## A bias-adjusted analysis of stratified clinical trials with multi-component endpoints using the Wei-Lachin test
##Background:
# A bias-adjusted analysis of stratified clinical trials with multi-component endpoints using the Wei-Lachin test
## Abstract
### Background:
The disease heterogeneity and geographic dispersions of patients in rare diseases often necessitates a multi-center design and the use of multi-component endpoints, which combine multiple outcome measures into a single score. A common issue in these trials is allocation bias, as trials in rare diseases are frequently unblinded or single-blinded. The ICH E9 guideline recommends assessing the potential contributions of bias to inference. Therefore, we aim to develop a bias-adjusted analysis strategy for stratified clinical trials with multi-component endpoints.
##Methods:
### Methods:
To model biased patient responses, we derived an allocation biasing policy based on the 'convergence strategy' of Blackwell and Hodges tailored to stratified clinical trials with multi-component endpoints. Using this policy, we developed a bias-adjusted analysis strategy for a stratified version of the Wei-Lachin test, integrating Fleiss's stratified test with the Wei-Lachin test.
##Results:
### Results:
When allocation bias is present, ignoring it during trial evaluation with the stratified Wei-Lachin test increases the type I error rate, potentially exceeding the 5% significance level and inflating power beyond the nominal power of 80%, leading to an overestimation of the treatment effect. In contrast, the bias-adjusted stratified Wei-Lachin test preserves the 5% significance level while maintaining approximately 75–80% power, depending on the randomization procedure and the extent of allocation bias.
##Conclusion:
### Conclusion:
In stratified clinical trials with multi-component endpoints that are susceptible to allocation bias — such as those that are unblinded or single-blinded, lack allocation concealment, involve numerous strata, or use restrictive randomization procedures such as stratified PBR — incorporating a bias-adjusted test as a sensitivity analysis enhances the validity of trial results. Accounting for allocation bias during the analysis phase strengthens the robustness of clinical trials, leading to more reliable and accurate conclusions.
##Simulation study
## Simulation Study Overview
This simulation study is divided into three parts and is designed to investigate allocation bias effects, assess the efficiency of a bias-adjusted analysis, and evaluate the accuracy of bias estimation. Below, we outline each part in detail, along with the corresponding R code files for replication.

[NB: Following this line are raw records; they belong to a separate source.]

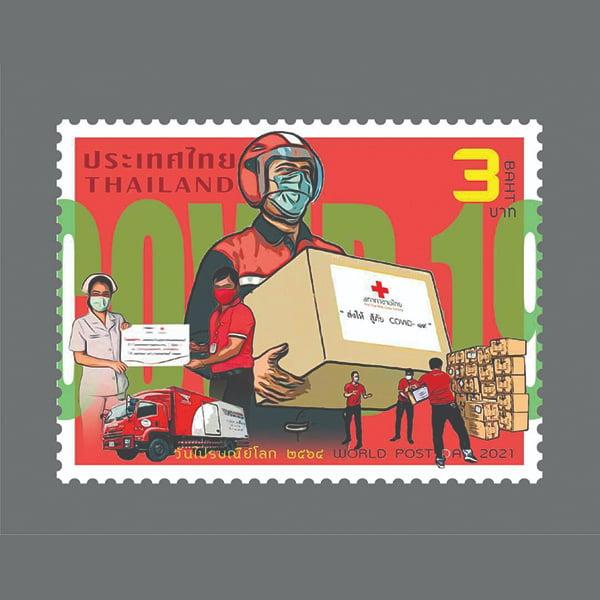แสตมป์ วันไปรษณีย์โลก 2564 (1219) แบบชุด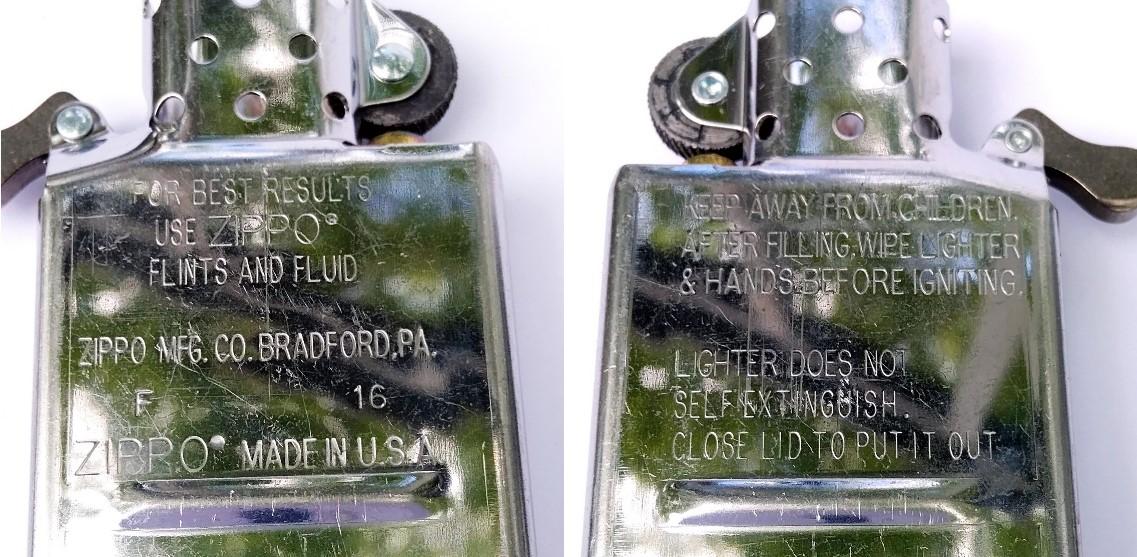 Надпись на внутренней части зажигалки Zippo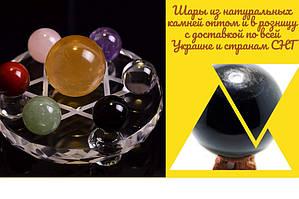 Balls made of natural stones-Шары из натуральных камней их сила и возможности применения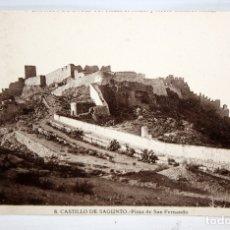 Postales: FOTO POSTAL DEL CASTILLO DE SAGUNTO (VALENCIA). PLAZA DE SAN FERNANDO. FOT. ROISIN. SIN CIRCULAR. Lote 172455283
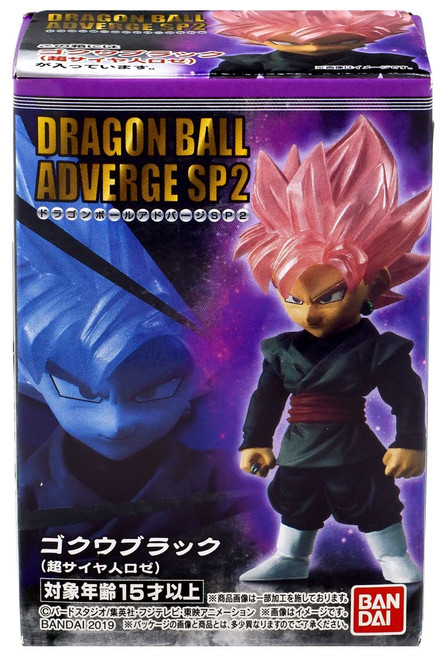 Dragon Ball Super Adverge SP02 Super Saiyan Rose Goku Mini Figure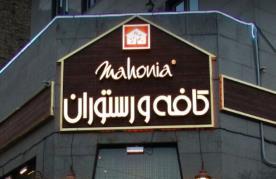 رستوران ماهونیا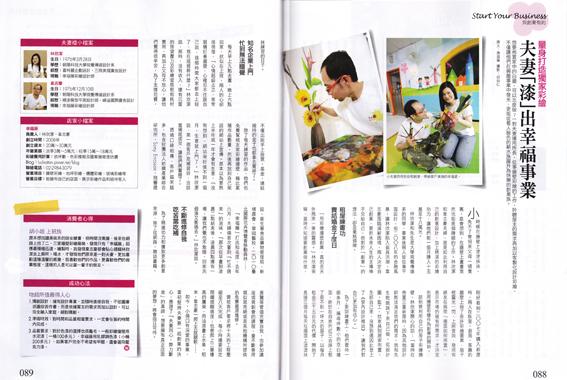 女人變有錢2011年7~8月號-專訪幸福藤 牆壁彩繪.jpg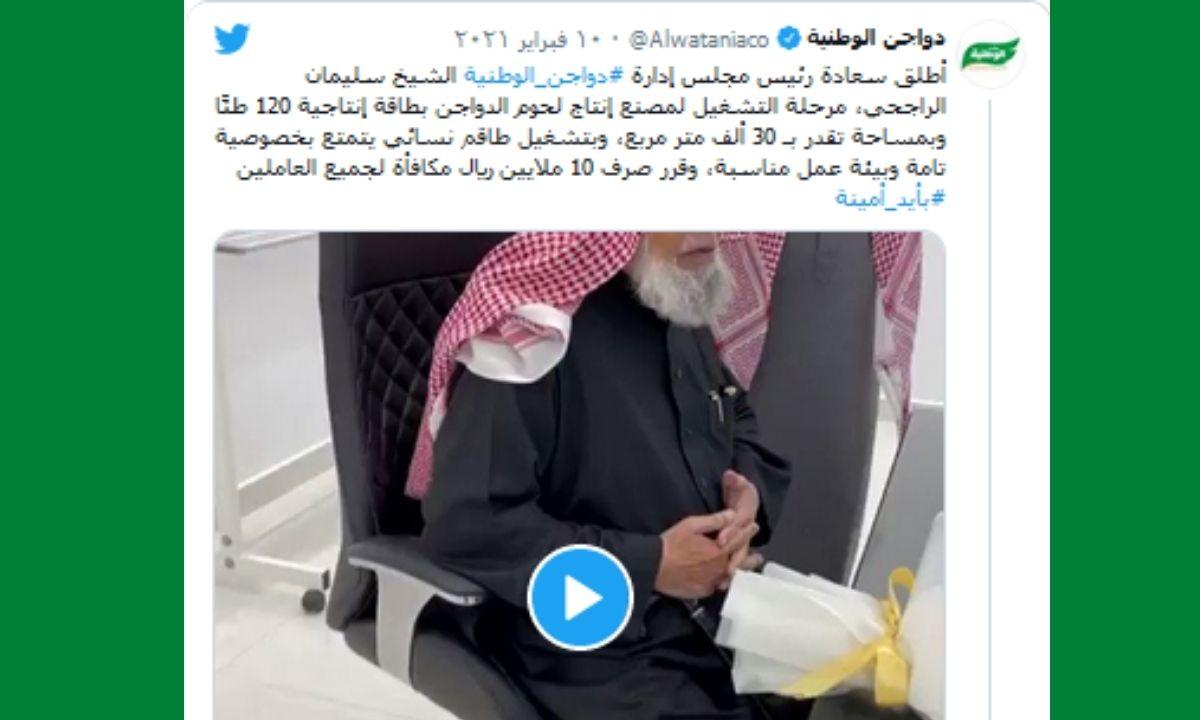 سليمان الراجحي إعلان تشغيل مصنع دواجن بطاقم نسائي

### Part I: Impact of Allocation Bias on the Type I Error on Misspecification
In the first part we investigate the impact of allocation bias on the test decisions of the stratified Wei-Lachin test for several clinical scenarios to figure out which scenarios are most susceptible to allocation bias. Especially in scenarios at higher risk of allocation bias a bias-adjusted sensitivity analysis may be advisable. We quantify the impact of allocation bias on the misspecified type I error of the stratified Wei-Lachin test. The type I error under misspecification refers to the type I error that is calculated conditioned on a randomization list and that ignores allocation bias effects.
#### Key Aspects
- Assess the impact of allocation bias on the trial results for several clinical scenarios
- Simulate misspecified type I errors concerning various randomization procedures
- For simulations the R code _T1EstratWL.R_ is used
### Part II: Power Comparison of Bias Adjusted vs. Unadjusted stratified Wei-Lachin Tests
In the second part of the simulation study, we examine the power of a bias-adjusted version of the stratified Wei-Lachin test, which accounts for allocation bias, and compare it to the power of the unadjusted stratified WL test, which ignores bias is present. This comparison helps determine whether bias adjustment improves the test's ability to detect true treatment effects.
#### Key Aspects
- Compare the power of the bias-adjusted and bias-unadjusted stratified Wei-Lachin test concerning various randomization procedures and different extents of allocation bias
- Simulations based on the R code _power_biasadj_unadj_stratWL.R_
### Part III: Accuracy of Allocation Bias Estimation
In the third part, we evaluate the accuracy of an allocation bias estimator, which is crucial for implementing bias-adjusted analyses. We simulate 100 000 clinical trials across various clinical settings, estimate the bias effects, and assess the accuracy of these estimates using the mean estimate and mean squared error.
#### Key Aspects
- Simulate clinical trials with various settings and estimate bias effects.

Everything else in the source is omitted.